■ About this task: Of the lines below, reproduce exactly those from the line containing "H1 heeft dezelfde font size (30px) als H2" to the end, including both the first and the last.
--- Information Enclosed Below ---
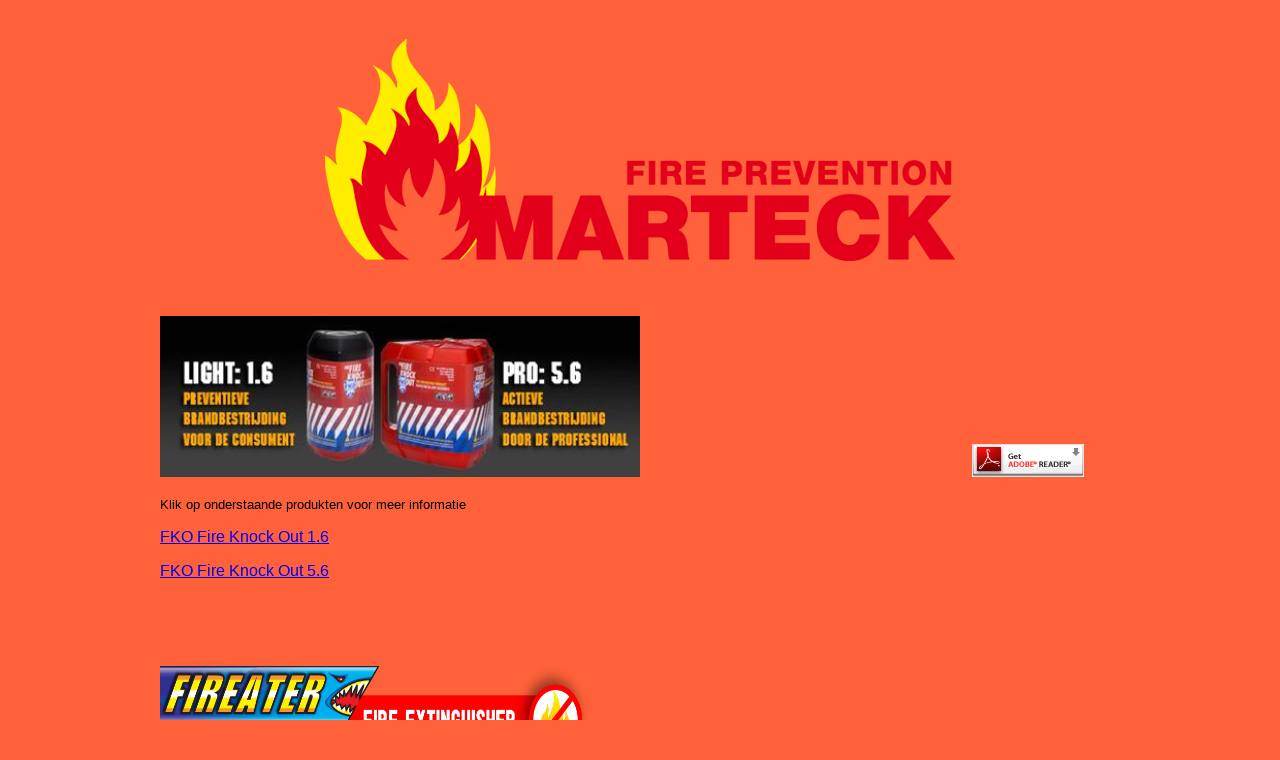

--- FILE ---
content_type: text/html
request_url: http://marteck.be/produkten.html
body_size: 1573
content:
<!DOCTYPE html PUBLIC "-//W3C//DTD XHTML 1.0 Transitional//EN" "http://www.w3.org/TR/xhtml1/DTD/xhtml1-transitional.dtd">
<html xmlns="http://www.w3.org/1999/xhtml">
<head>
  <TITLE>Marteck brandpreventie</TITLE> 

<META NAME="resource-type" CONTENT="document"> 
<META HTTP-EQUIV="Content-Language" CONTENT="NL"> 
<META NAME="AUTHOR" CONTENT="Edy Martens"> 
<META NAME="COPYRIGHT" CONTENT="© Edy"> 
<META HTTP-EQUIV="Reply-To" CONTENT="edy@marteck.nl"> 
<META NAME="publisher" CONTENT="marteck - info@marteck.nl"> 
<META HTTP-equiv="Content-Type" content="text/html; charset=iso-8859-1" />



  <style type="text/css">
  

BODY {
BACKGROUND-COLOR: #ff623a; font-family: Arial
}
BODY {
TEXT-ALIGN: center; MARGIN: 0px
}
DIV#container_box {
TEXT-ALIGN: left; MARGIN: 0px auto; WIDTH: 960px
}
DIV#top_box {
BACKGROUND-COLOR: #ff623a; WIDTH: 100%; HEIGHT: 300px
}
DIV#links_midden {
BACKGROUND-COLOR: #ff623a; WIDTH: 100%; FLOAT: left; HEIGHT: 850px
}
DIV#rechts_midden {
BACKGROUND-COLOR: #ff623a; WIDTH: 0%; FLOAT: left; HEIGHT: 350px
}
DIV#bottom_box{
BACKGROUND-COLOR: #ff623a; FLOAT: left; WIDTH: 100%; HEIGHT: 50px
}
DIV#gele_inbox {
BACKGROUND-COLOR: #ff9900; WIDTH:100%; HEIGHT: 105px
}
h1 {
text-align:center;
}

#nav a {
background-color : #c0c0c0;
border-bottom : solid 2px #808080;
border-left : solid 2px #808080;
border-right : solid 2px #808080;
border-top : solid 2px #808080;
color : #0c0c0c;
font-size : 14px;
text-align : center;
text-decoration : none;
padding : 0 4px 2px 4px;
margin : 3px;
display : block;
float : left;
width : 141px;
}

#nav a:hover {
border-bottom : solid 3px #646464;
border-left : solid 3px #646464;
border-right : solid 3px #646464;
border-top : solid 3px #646464;
color : #002000;
padding : 1px 3px 1px 5px;
}

}
-->
</style> 
  
  
</head>

 <body>

  <div id="container_box">
   <div id="top_box">
   <br />
   
   

   <h1>
   <a href="">
   <img style="width: 630px; height: 222px;" alt="Marteck preventie" src="images/martecklogo.png" border="0" /></a><br /><br /></h1>
   <br /><br />


   </div>

   <div style="width: 100%;" id="links_midden">
   
     <p><img src="images/image006.jpg" width="480" height="161" alt="logo fire knock out" longdesc="http://www.marteck.nl" border="0" />     
     &nbsp&nbsp&nbsp&nbsp&nbsp&nbsp&nbsp&nbsp&nbsp&nbsp&nbsp&nbsp&nbsp&nbsp&nbsp&nbsp&nbsp&nbsp&nbsp&nbsp&nbsp&nbsp&nbsp&nbsp&nbsp&nbsp&nbsp&nbsp&nbsp&nbsp&nbsp&nbsp&nbsp&nbsp&nbsp&nbsp&nbsp&nbsp&nbsp&nbsp          &nbsp&nbsp&nbsp&nbsp&nbsp&nbsp&nbsp&nbsp&nbsp&nbsp&nbsp&nbsp&nbsp&nbsp&nbsp&nbsp&nbsp&nbsp&nbsp&nbsp&nbsp&nbsp&nbsp&nbsp&nbsp&nbsp&nbsp&nbsp&nbsp&nbsp&nbsp&nbsp&nbsp&nbsp&nbsp&nbsp&nbsp&nbsp&nbsp&nbsp
     <a href="http://get.adobe.com/nl/reader" target="_blank"><img src="images/get_adobe_reader.gif" width="112" height="33" /></a></p>
     <p style="margin-left: 0pt;"><span style="font-size: 10pt;">Klik op onderstaande produkten voor meer informatie</span></p> 
     
       <p><a href="pdf/0946 - folderA5 FKOklein.pdf" title="FKOklein" target="_blank"> FKO Fire Knock Out 1.6</a></p>
     <p><a href="pdf/0946 - folderA5 FKOgroot.pdf" title="FKOgroot" target="_blank">FKO Fire Knock Out 5.6</a></p>
     <br /><br /><br />
    
    
     <p><img src="images/logo_fireater2.png" width="427" height="107" alt="logo fireater" longdesc="http://www.marteck.nl" />
     <p style="margin-left: 0pt;"><span style="font-size: 10pt;">Klik op onderstaande produkten voor meer informatie</span></p> 
     
       <p><a href="pdf/fireater 8B algemene info+ specificatie.pdf" target="_blank"> Fireater Professional 8 B </a></p>
     <p><a href="pdf/Fireater Nautica 13 B info+  specificaties.pdf" title="fireater" target="_blank">Fireeater Nautica 13 B</a></p>
     <br /><br /><br />
           
           
             <a href="pdf/trigas_info.pdf" target="_blank"><img src="images/logo-trigas1.jpg" width="250" height="120" border="0" alt="Trigas" /></a> &nbsp;&nbsp;&nbsp; <a href=" pdf/trigas_info.pdf" target="_blank"> Trigas   </a>
      
      
    </div>
   <div style="width: 0%;" id="rechts_midden">

   </div>

   <div id="bottom_box">
   <div id="nav">
<a href="index.html">Home</a>
<a href="produkten.html">Produkten</a>
<a href="links.html">Links</a>
<a href="contact.html">Contact</a>
<a href="leveringsvoorwaarden.html">Leveringsvoorwaarden</a>
<a href="disclaimer.html">Disclaimer</a>

</div>

<br /><br />
    <font size="1">&copy;Edy
   </div>
  </div>
 </body>
</html>
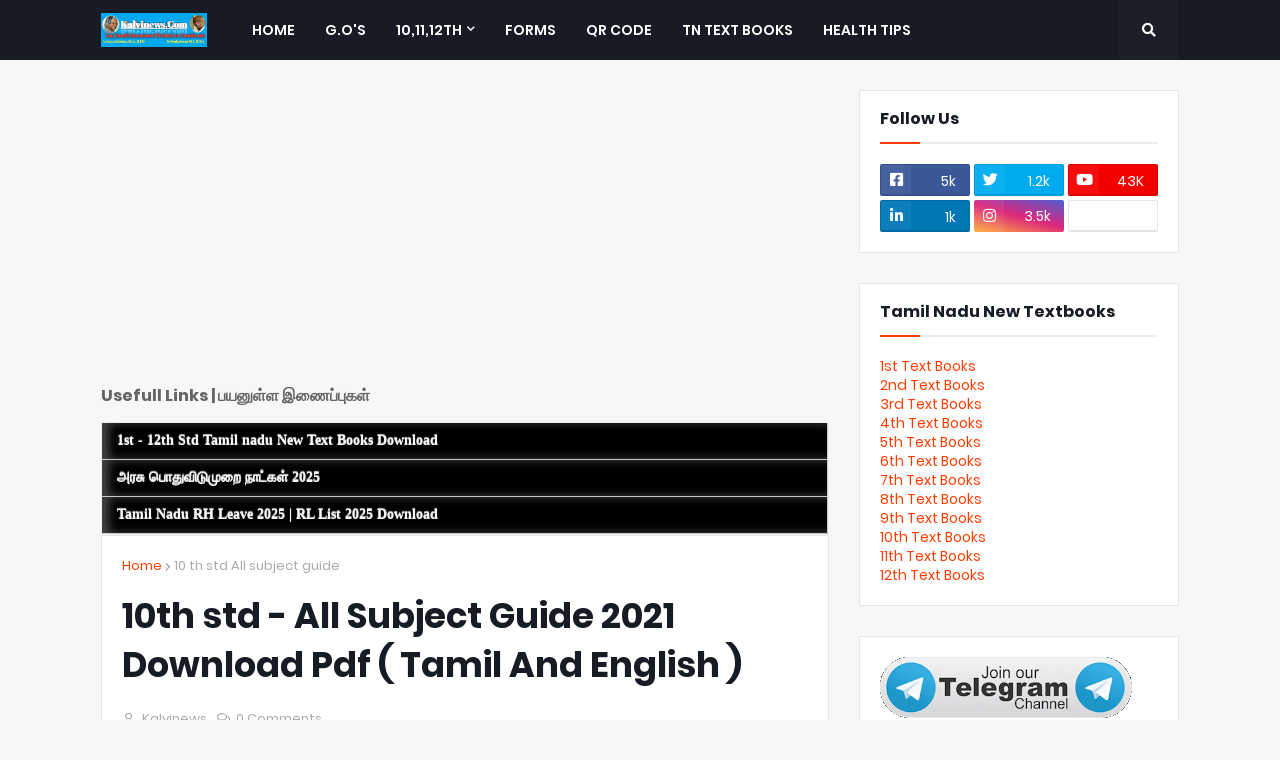

--- FILE ---
content_type: text/html; charset=utf-8
request_url: https://www.google.com/recaptcha/api2/aframe
body_size: 267
content:
<!DOCTYPE HTML><html><head><meta http-equiv="content-type" content="text/html; charset=UTF-8"></head><body><script nonce="b9kMqkIiJWBF2dnmHGnv0g">/** Anti-fraud and anti-abuse applications only. See google.com/recaptcha */ try{var clients={'sodar':'https://pagead2.googlesyndication.com/pagead/sodar?'};window.addEventListener("message",function(a){try{if(a.source===window.parent){var b=JSON.parse(a.data);var c=clients[b['id']];if(c){var d=document.createElement('img');d.src=c+b['params']+'&rc='+(localStorage.getItem("rc::a")?sessionStorage.getItem("rc::b"):"");window.document.body.appendChild(d);sessionStorage.setItem("rc::e",parseInt(sessionStorage.getItem("rc::e")||0)+1);localStorage.setItem("rc::h",'1768607876391');}}}catch(b){}});window.parent.postMessage("_grecaptcha_ready", "*");}catch(b){}</script></body></html>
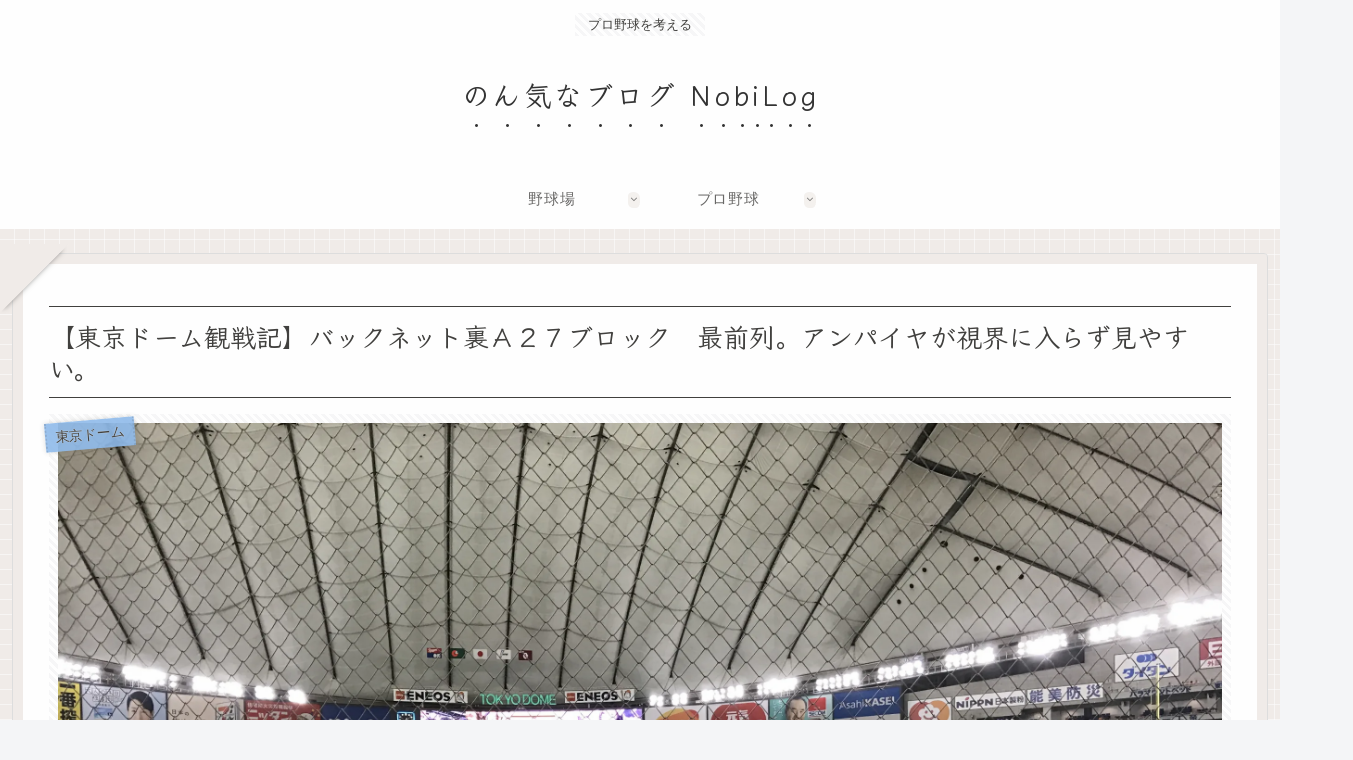

--- FILE ---
content_type: text/html; charset=utf-8
request_url: https://www.google.com/recaptcha/api2/aframe
body_size: 224
content:
<!DOCTYPE HTML><html><head><meta http-equiv="content-type" content="text/html; charset=UTF-8"></head><body><script nonce="R1juJR8llhcx_byMhZHhKg">/** Anti-fraud and anti-abuse applications only. See google.com/recaptcha */ try{var clients={'sodar':'https://pagead2.googlesyndication.com/pagead/sodar?'};window.addEventListener("message",function(a){try{if(a.source===window.parent){var b=JSON.parse(a.data);var c=clients[b['id']];if(c){var d=document.createElement('img');d.src=c+b['params']+'&rc='+(localStorage.getItem("rc::a")?sessionStorage.getItem("rc::b"):"");window.document.body.appendChild(d);sessionStorage.setItem("rc::e",parseInt(sessionStorage.getItem("rc::e")||0)+1);localStorage.setItem("rc::h",'1768555348539');}}}catch(b){}});window.parent.postMessage("_grecaptcha_ready", "*");}catch(b){}</script></body></html>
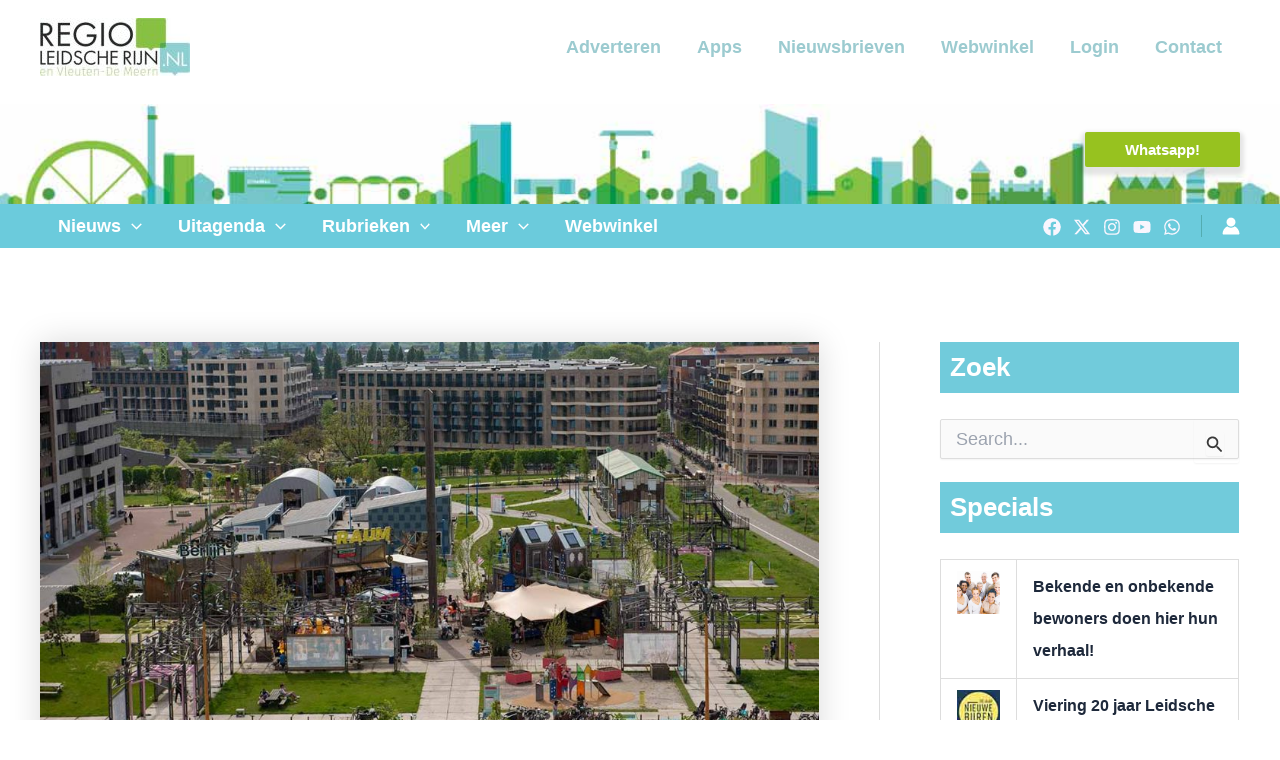

--- FILE ---
content_type: text/css
request_url: https://www.regioleidscherijn.nl/wp-content/themes/astra-child/style.css?ver=1.0.0
body_size: 719
content:
/**
Theme Name: Astra Child
Author: Brainstorm Force
Author URI: http://wpastra.com/about/
Description: Astra is the fastest, fully customizable & beautiful theme suitable for blogs, personal portfolios and business websites. It is very lightweight (less than 50KB on frontend) and offers unparalleled speed. Built with SEO in mind, Astra comes with schema.org code integrated so search engines will love your site. Astra offers plenty of sidebar options and widget areas giving you a full control for customizations. Furthermore, we have included special features and templates so feel free to choose any of your favorite page builder plugin to create pages flexibly. Some of the other features: # WooCommerce Ready # Responsive # Compatible with major plugins # Translation Ready # Extendible with premium addons # Regularly updated # Designed, Developed, Maintained & Supported by Brainstorm Force. Looking for a perfect base theme? Look no further. Astra is fast, fully customizable and beautiful theme!
Version: 1.0.0
License: GNU General Public License v2 or later
License URI: http://www.gnu.org/licenses/gpl-2.0.html
Text Domain: astra-child
Template: astra



RLR GROEN		#97c21f
RLR BLAUWW		#71cbdb

*/



/* KOP 
  Voor kopjes gebruik ik H2 
  (behalve op home gebruik ik H1 voor Nieuws uit Leidsche Rijn)
  H1 heeft dezelfde font size (30px) als H2 
  Geef een Kop een extra css class: rlr-title */
.rlr-title {
	color: #fff !important;
	background: #6bcbdc !important;
	padding: 20px 38px 20px 38px;
}


/* Blok: Berichtcarrousel (extra CSS-class: rlruitgelicht )
   Afbeelding ronde kanten geven */
div.uagb-post__image > a > img {
	border-radius: 5px 5px 5px 5px;
}

/* Blok: Berichtcarrousel (extra CSS-class: rlruitgelicht )
   Buttons verwijderen */
div.uagb-post__text > div.wp-block-button {
	display:none !important;
}




/* h1.entry-title, */
h2.widget-title {
	background-color: #71cbdb;
	padding: 10px;
	color: #fff;
}

.entry-meta, .read-more {
    font-size: 0.8em !important;
}


div.entry-meta > span > a:link,
div.entry-meta > span > a:hover,
div.entry-meta > span > a:visited,
div.entry-meta > span > a:active {
	color: #010050 !important;
	font-size: 0.8em !important;
}





/* CATLIST */
ul.catlist > li > div {
	border-bottom: 12px dotted white;
}





div.wp-block-group {
	border-bottom: 1px dotted blue;
}








.tribe-community-events .tribe-section-image-uploader {
	display: none !important
}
--- End of Enclosed Information ---
■ Your response:
  H1 heeft dezelfde font size (30px) als H2 
  Geef een Kop een extra css class: rlr-title */
.rlr-title {
	color: #fff !important;
	background: #6bcbdc !important;
	padding: 20px 38px 20px 38px;
}


/* Blok: Berichtcarrousel (extra CSS-class: rlruitgelicht )
   Afbeelding ronde kanten geven */
div.uagb-post__image > a > img {
	border-radius: 5px 5px 5px 5px;
}

/* Blok: Berichtcarrousel (extra CSS-class: rlruitgelicht )
   Buttons verwijderen */
div.uagb-post__text > div.wp-block-button {
	display:none !important;
}




/* h1.entry-title, */
h2.widget-title {
	background-color: #71cbdb;
	padding: 10px;
	color: #fff;
}

.entry-meta, .read-more {
    font-size: 0.8em !important;
}


div.entry-meta > span > a:link,
div.entry-meta > span > a:hover,
div.entry-meta > span > a:visited,
div.entry-meta > span > a:active {
	color: #010050 !important;
	font-size: 0.8em !important;
}





/* CATLIST */
ul.catlist > li > div {
	border-bottom: 12px dotted white;
}





div.wp-block-group {
	border-bottom: 1px dotted blue;
}








.tribe-community-events .tribe-section-image-uploader {
	display: none !important
}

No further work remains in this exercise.